1608P - Chemotherapy for dihydropyrimidine dehydrogenase-deficient patient

Date 28 September 2014
Event ESMO 2014
Session Poster Display session
Topics Anticancer Agents
Complications/Toxicities of Treatment
Cancer in Special Situations
Biological Therapy
Presenter Youichirou Yoshida
Citation Annals of Oncology (2014) 25 (suppl_4): iv546-iv563. 10.1093/annonc/mdu358
Authors Y. Yoshida1, N. Aisu1, S. Tanimura1, S. Hoshino1, K. Ogata2, M. Uchiyama3, S. Hara2, A. Mogi4, Y. Takamatsu4, K. Hirata5, K. Tamura4, H. Mishima6, Y. Yamashita1
  • 1Gastroenterological Surgery, Fukuoka University Faculty of Medicine, 8140180 - Fukuoka/JP
  • 2Faculty Of Pharmaceutical Sciences, Fukuoka University, 814-0180 - Fukuoka/JP
  • 3Pharmacy, Fukuoka University Hospital, 814-0180 - Fukuoka/JP
  • 4Division Of Medical Oncology, Hematology And Infectious Disease, Fukuoka University Facultyl of Medicine, 814-0180 - Fukuoka/JP
  • 5Surgery, Fukuoka Sanno Hospital, 8140001 - Fukuoka/JP
  • 6Clinical Oncology, Aichi Medical University, 480-1195 - Nagakute/JP



5-FU is metabolized by thymidine phosphorylase and orotate phosphoribosyl transferase and is principally degraded in the blood or liver by dihydropyrimidine dehydrogenase (DPD). DPD, the catalyzing enzyme in the first and rate-limiting step of the degradation process, degrades approximately 85% of the administered 5-FU. DPD activity in peripheral blood mononuclear cells has been reported to correlate inversely with 5-FU clearance. In reports of DPD deficiency, the prognosis is poor, and approximately 60% patients die. With a reported high mortality rate, chemotherapy is generally contraindicated for patients with DPD deficiency, and there have been no reports of continued chemotherapy in patients with a DPD activity level of <10%. Here we report the new findings of DPD-deficient patient in whom continuing chemotherapy through the dose-escalation method is successful.


Chemotherapy for a 73-year old man with jejunal cancer was initiated. Capecitabine was administered in incrementally increasing doses, beginning with a single pill (dose-escalation method), while monitoring plasma 5-FU concentration, leukocyte, neutrophil, and platelet counts.

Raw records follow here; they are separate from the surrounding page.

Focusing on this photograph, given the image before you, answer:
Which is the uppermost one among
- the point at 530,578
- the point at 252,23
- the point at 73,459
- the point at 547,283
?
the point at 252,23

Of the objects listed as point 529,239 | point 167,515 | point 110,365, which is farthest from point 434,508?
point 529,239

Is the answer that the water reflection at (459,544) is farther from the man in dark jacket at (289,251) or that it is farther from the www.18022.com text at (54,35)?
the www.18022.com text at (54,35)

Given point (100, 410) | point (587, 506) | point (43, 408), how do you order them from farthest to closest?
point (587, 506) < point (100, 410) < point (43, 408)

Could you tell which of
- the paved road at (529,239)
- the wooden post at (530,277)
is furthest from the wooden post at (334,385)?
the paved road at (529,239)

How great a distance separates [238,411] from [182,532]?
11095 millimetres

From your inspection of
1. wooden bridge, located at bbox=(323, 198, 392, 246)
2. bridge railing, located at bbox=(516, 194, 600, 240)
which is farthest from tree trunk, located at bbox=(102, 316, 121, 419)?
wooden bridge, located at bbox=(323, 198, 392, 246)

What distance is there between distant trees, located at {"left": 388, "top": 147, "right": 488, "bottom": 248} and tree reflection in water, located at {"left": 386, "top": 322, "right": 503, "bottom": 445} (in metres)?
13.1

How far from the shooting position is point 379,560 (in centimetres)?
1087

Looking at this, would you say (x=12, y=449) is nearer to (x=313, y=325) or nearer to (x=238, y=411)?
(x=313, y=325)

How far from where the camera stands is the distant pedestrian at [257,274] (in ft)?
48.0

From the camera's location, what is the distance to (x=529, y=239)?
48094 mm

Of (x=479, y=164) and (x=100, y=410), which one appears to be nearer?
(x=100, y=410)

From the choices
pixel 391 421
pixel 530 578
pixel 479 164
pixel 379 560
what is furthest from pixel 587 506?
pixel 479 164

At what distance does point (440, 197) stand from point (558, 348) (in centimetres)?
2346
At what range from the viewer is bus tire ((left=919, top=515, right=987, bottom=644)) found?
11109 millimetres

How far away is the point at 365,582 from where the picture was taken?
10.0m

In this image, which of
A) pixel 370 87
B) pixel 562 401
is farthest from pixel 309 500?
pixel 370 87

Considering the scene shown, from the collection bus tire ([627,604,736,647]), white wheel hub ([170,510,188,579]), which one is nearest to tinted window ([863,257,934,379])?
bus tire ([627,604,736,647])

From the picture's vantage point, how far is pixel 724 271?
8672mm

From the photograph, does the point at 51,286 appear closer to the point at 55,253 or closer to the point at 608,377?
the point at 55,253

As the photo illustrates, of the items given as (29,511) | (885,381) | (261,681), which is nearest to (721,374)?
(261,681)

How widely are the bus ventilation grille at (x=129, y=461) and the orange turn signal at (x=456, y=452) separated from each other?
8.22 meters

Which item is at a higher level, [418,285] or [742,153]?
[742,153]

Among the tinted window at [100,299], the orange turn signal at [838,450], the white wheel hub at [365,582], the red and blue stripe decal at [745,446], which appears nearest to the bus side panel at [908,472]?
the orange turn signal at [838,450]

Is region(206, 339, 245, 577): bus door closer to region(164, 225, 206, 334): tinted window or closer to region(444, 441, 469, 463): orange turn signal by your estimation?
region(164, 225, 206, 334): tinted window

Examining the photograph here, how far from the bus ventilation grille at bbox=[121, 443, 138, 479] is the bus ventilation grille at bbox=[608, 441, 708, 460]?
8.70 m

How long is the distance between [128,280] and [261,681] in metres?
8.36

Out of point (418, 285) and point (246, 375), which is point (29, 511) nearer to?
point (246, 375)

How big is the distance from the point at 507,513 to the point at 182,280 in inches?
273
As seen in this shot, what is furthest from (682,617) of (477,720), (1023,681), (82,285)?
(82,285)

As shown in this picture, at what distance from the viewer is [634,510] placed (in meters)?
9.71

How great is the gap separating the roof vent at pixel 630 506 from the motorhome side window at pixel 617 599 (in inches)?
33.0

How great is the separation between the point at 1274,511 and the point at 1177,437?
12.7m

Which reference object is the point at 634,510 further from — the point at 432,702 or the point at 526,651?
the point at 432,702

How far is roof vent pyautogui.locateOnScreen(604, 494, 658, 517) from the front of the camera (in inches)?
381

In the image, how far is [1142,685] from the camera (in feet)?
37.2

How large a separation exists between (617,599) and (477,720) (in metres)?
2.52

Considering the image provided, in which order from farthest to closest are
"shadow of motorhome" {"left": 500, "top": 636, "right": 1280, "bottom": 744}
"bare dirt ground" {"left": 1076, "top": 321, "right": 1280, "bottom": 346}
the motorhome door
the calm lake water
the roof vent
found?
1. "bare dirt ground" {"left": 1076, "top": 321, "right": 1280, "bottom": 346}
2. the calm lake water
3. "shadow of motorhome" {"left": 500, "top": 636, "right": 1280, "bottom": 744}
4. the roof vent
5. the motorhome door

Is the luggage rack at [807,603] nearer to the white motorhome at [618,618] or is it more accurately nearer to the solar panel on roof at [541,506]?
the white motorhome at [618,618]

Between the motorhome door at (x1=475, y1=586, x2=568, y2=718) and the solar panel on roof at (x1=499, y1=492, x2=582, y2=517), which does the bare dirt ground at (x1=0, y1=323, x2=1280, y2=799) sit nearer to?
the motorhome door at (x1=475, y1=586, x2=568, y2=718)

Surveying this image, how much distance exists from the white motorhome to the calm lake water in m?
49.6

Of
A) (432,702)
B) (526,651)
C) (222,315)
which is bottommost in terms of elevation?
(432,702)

DPD protein measurement in the peripheral blood mononuclear cells yielded a level of 2.35 U/mg using the ELISA method (the same method yielded DPD measurements ranging from 33.6 to 183.6 U/mg in peripheral blood mononuclear cells from 10 healthy individuals). Ultimately, after increasing the Capecitabine dose to 1800 mg, oxaliplatin and bevacizumab were added and XELOX+bevacizumab treatment was initiated. Subsequent DPD protein measurement showed that the level had increased to approximately 10-fold the level before chemotherapy. Furthermore, the peritoneal metastases disappeared following chemotherapy.


Because of serious adverse events, the chemotherapy-associated mortality rate among DPD-deficient patients is high, and there have been no reports of continuous chemotherapy in patients with DPD activity levels of <10%. This report is the first of its kind worldwide and has indicated that DPD activity can be inducible. These findings may provide early indications of a new treatment method for DPD deficiency and will be reported in detail.


All authors have declared no conflicts of interest.